Reference is often made to the Marshall Plan. But anti- Communist aid policies were also vitally important elsewhere -- for example, in the successful strengthening of South Korea, Taiwan and Thailand and in supporting pro-U.S. regimes in Central America. Even when much of this money was stolen by the regimes in question, it still played a critically important part in keeping them out of the Communist camp. Today, this vital lesson of the Cold War appears to have been largely forgotten, replaced by a narrow and extremely dangerous reliance on pure military power.
In fact, during the whole of the Cold War, there was only one military campaign that the U.S. really had to fight with its own armies: The Korean War. In all the other cases, the U.S. did better by using local surrogates, or by not actually fighting at all. This was, above all, true of Vietnam. As that conflict so tragically illustrates, America's enemies in the Cold War shifted over time.
The tendency of U.S. Cold warriors to see all the Communist states as one monolithic bloc was a terrible error.
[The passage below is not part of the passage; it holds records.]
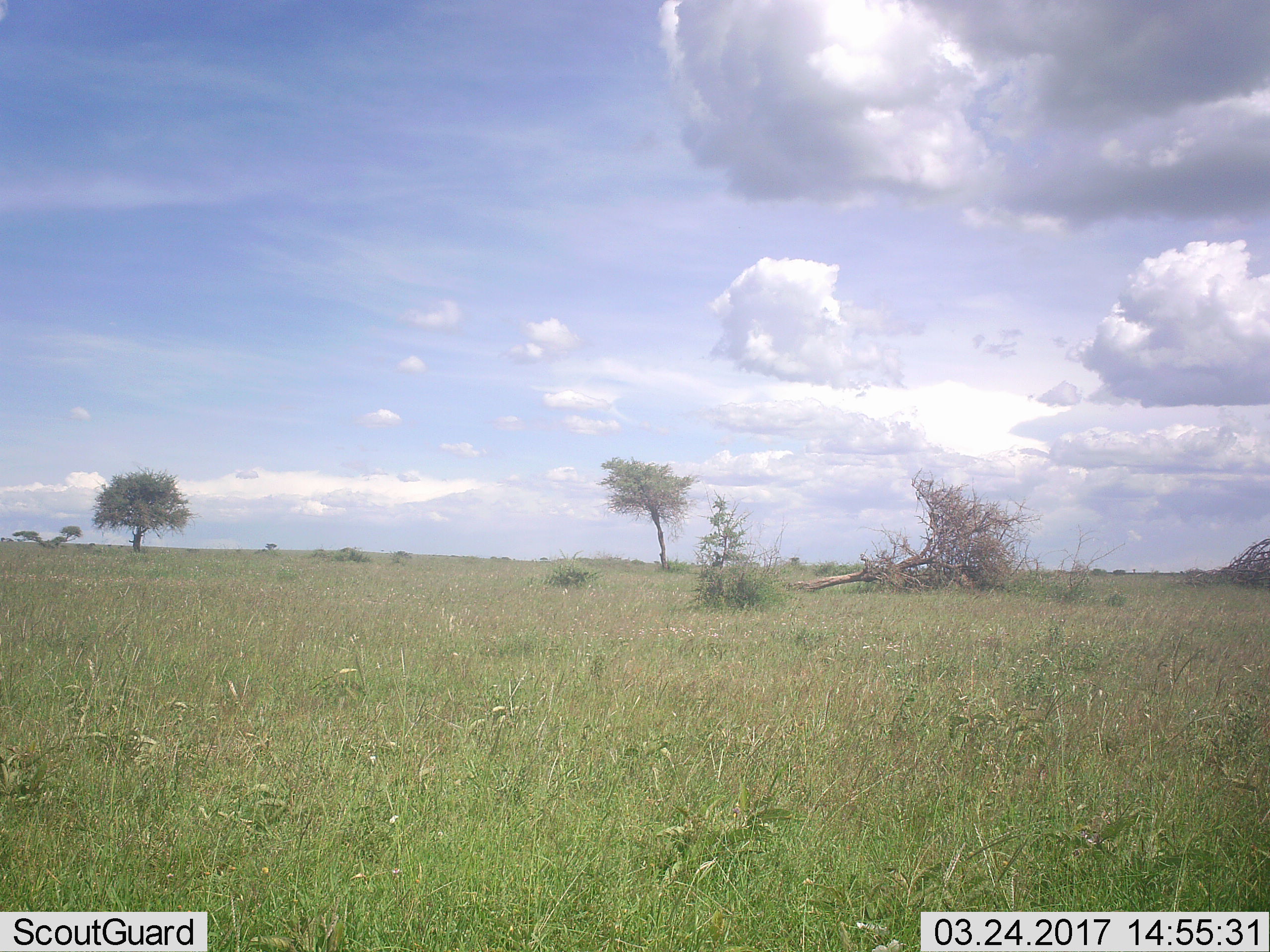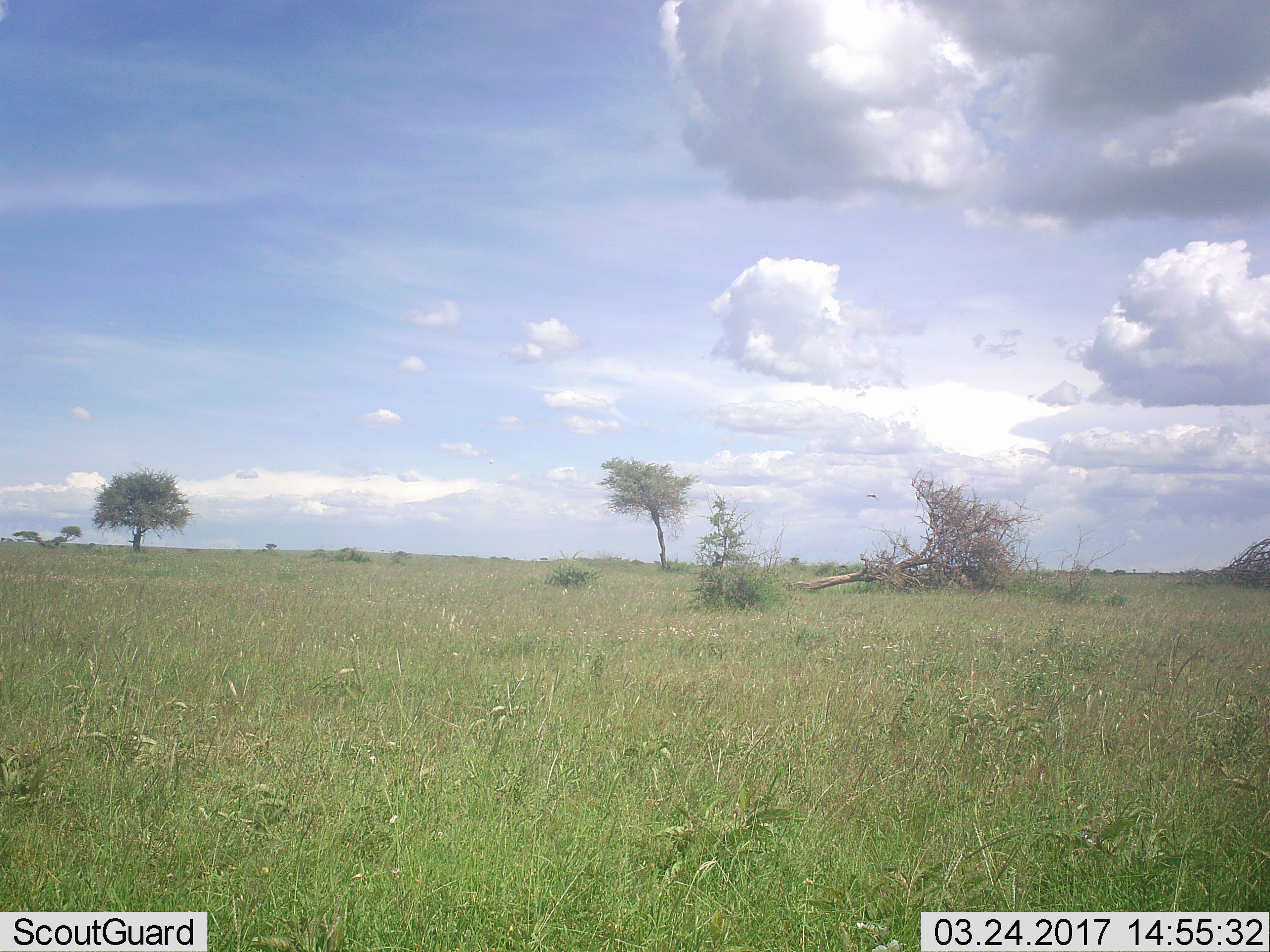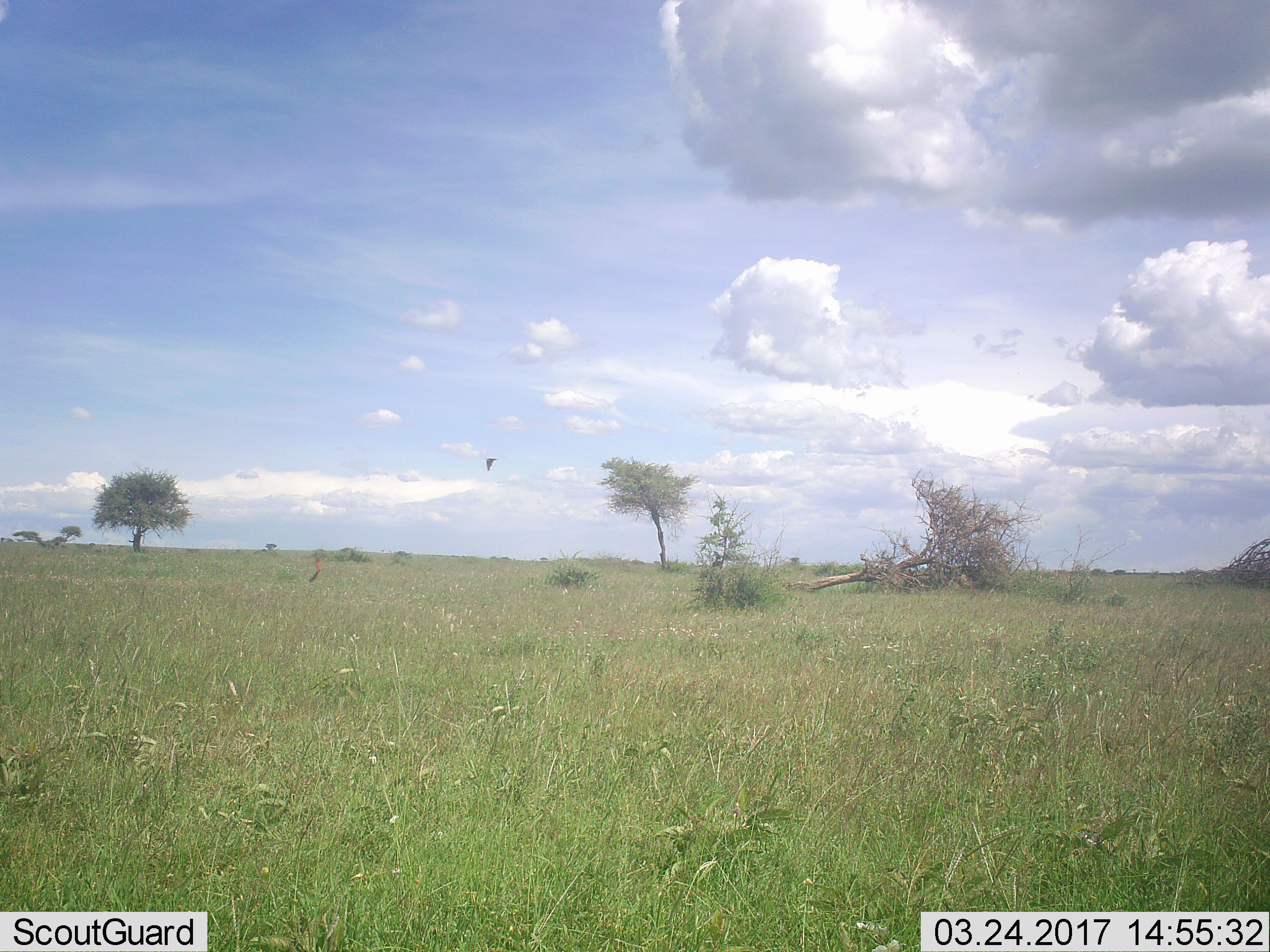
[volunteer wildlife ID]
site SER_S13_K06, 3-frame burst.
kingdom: Animalia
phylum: Chordata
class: Aves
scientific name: Aves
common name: bird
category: birdother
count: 1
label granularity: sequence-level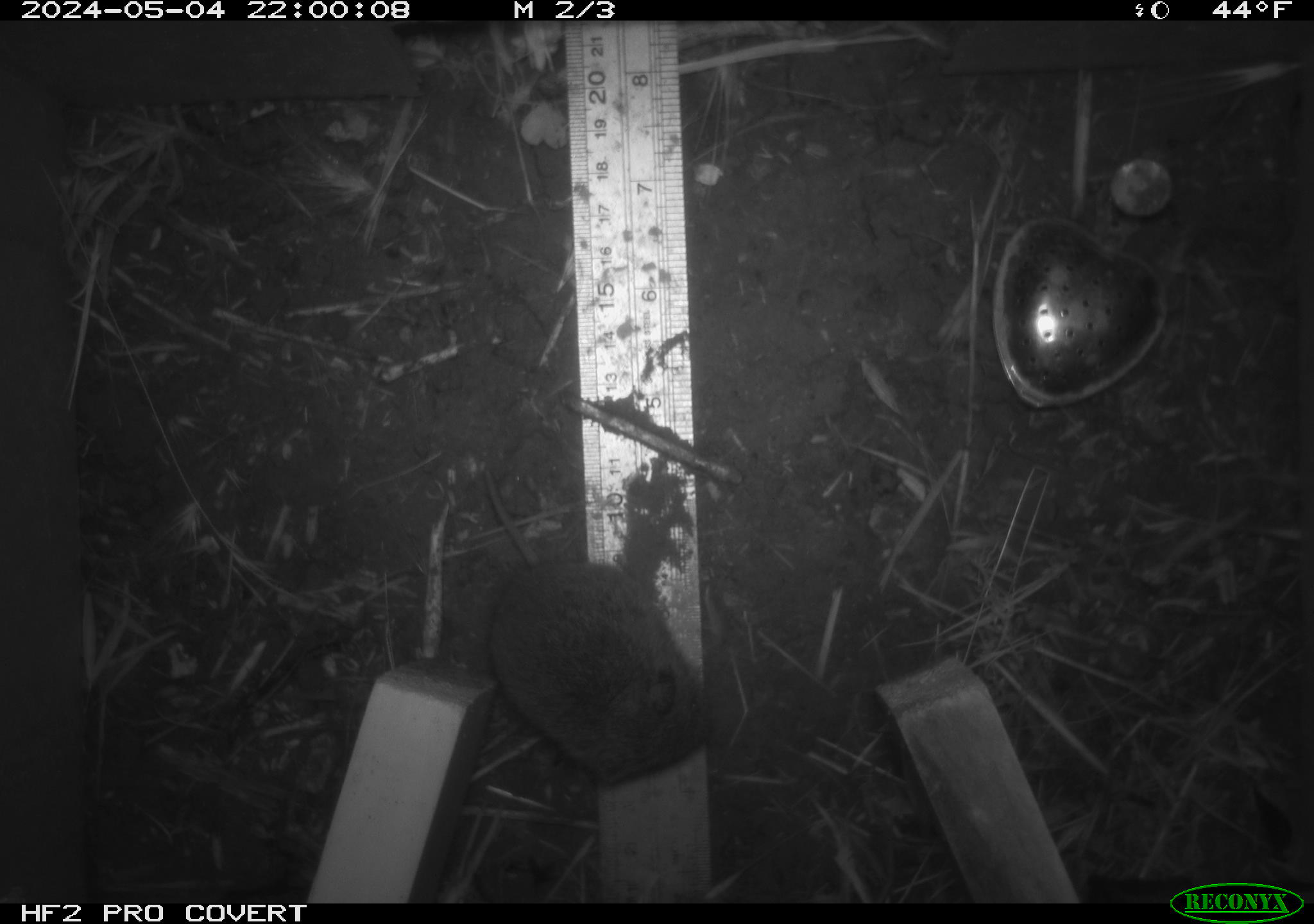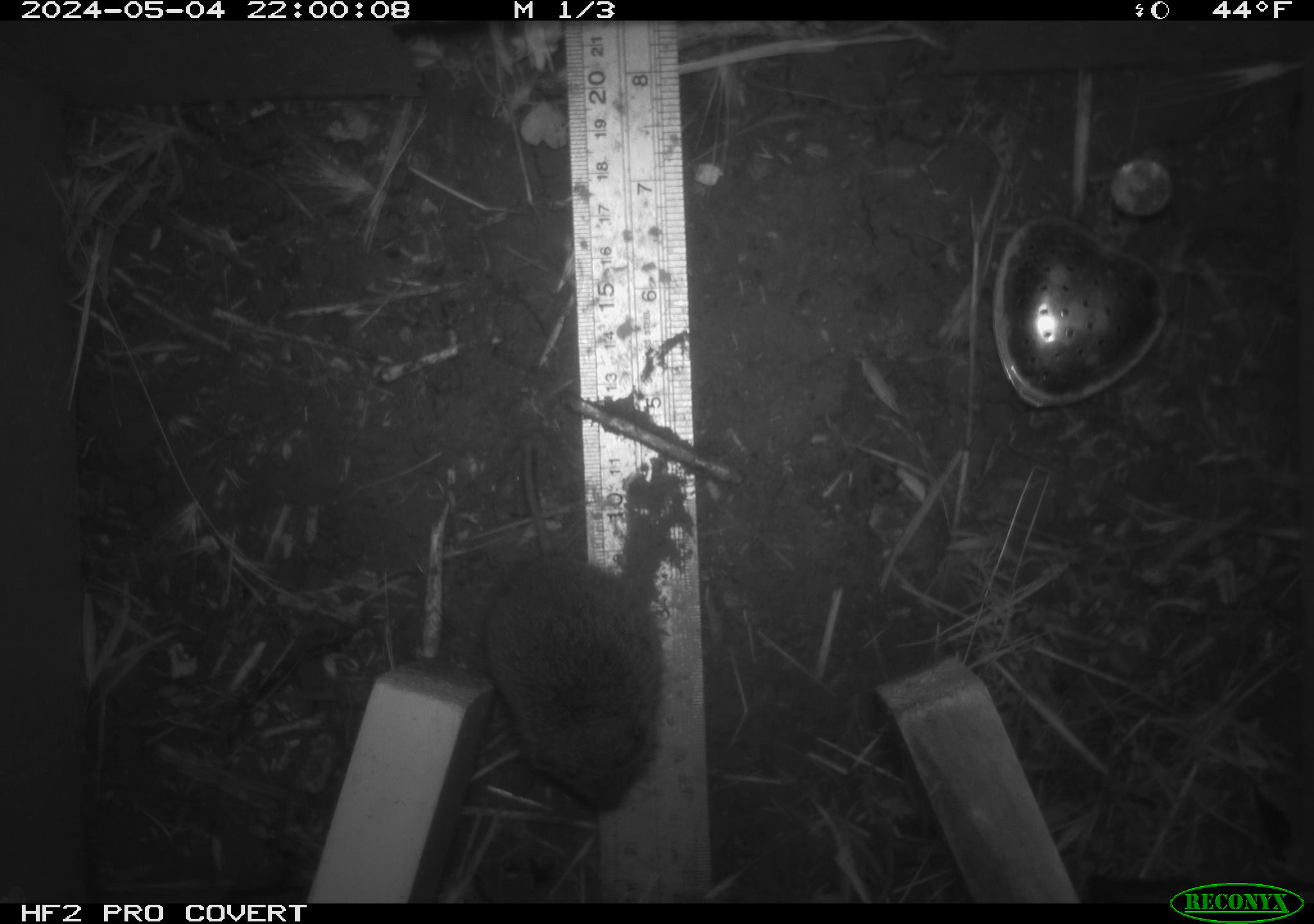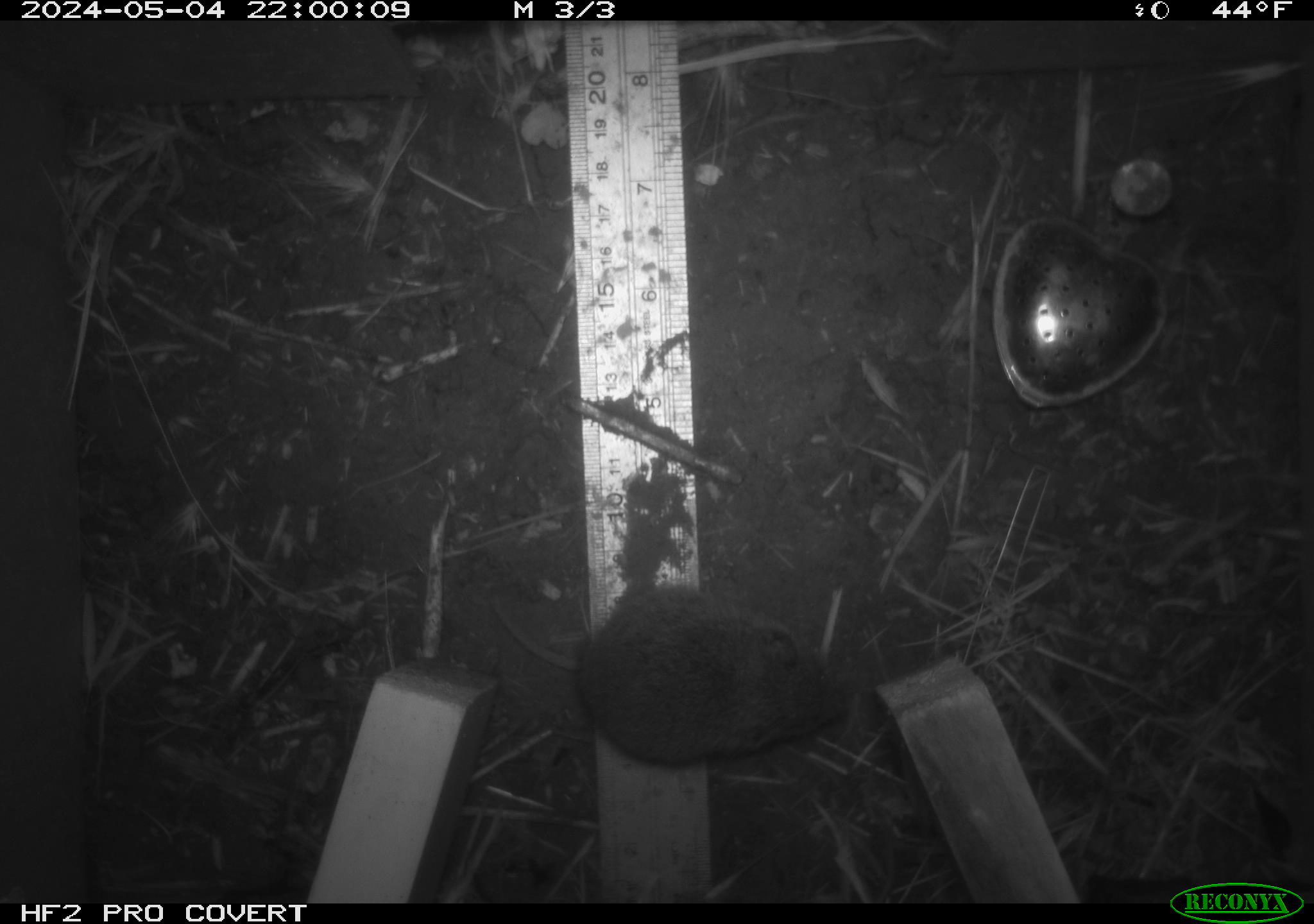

It led directly to the failure to recognize the role of nationalism and the consequent inability in the early 1960s to notice the growing split between the Soviet Union and China.
If this had been understood, it would have become immediately apparent that the correct U.S. geopolitical course was to play off a Soviet-backed, Communist-nationalist Vietnam against China, thus paralyzing from within any wider Communist threat to Southeast Asia. Instead of 59,000 American soldiers, not one American life needed to be lost in Indo-China.
Just because a cause is moral does not mean that it has to be waged under a banner of moral absolutism, along the lines of Bush's "you're either with us or against us." The strong (and absolutely correct) U.S. resistance to the evil of communism did not prevent Richard Nixon and Henry Kissinger from eventually developing an alignment with Communist China against the Soviet Union -- although when this occurred, China was still under the rule of the monstrous Mao Zedong.
Today, we do not have to like or admire the Iranian regime to see that Iranian nationalism could be a very useful tool against our other enemies. Indeed, Iran already has played a very valuable role, by giving vitally important support to the Northern Alliance in Afghanistan against the Taliban.
This is the truly crazy aspect of Bush administration policy. The three forces targeted as enemies have all fought ferocious conflicts with each other. The Sunni fundamentalism represented by Osama bin Laden, the Shia religious nationalism of the Iranians and the radical secular Arab nationalism of Saddam Hussein are not allies but natural enemies. To bring them together requires something approaching suicidal genius on the part of the U.S. administration. Members of al-Qaeda must be laughing their heads off.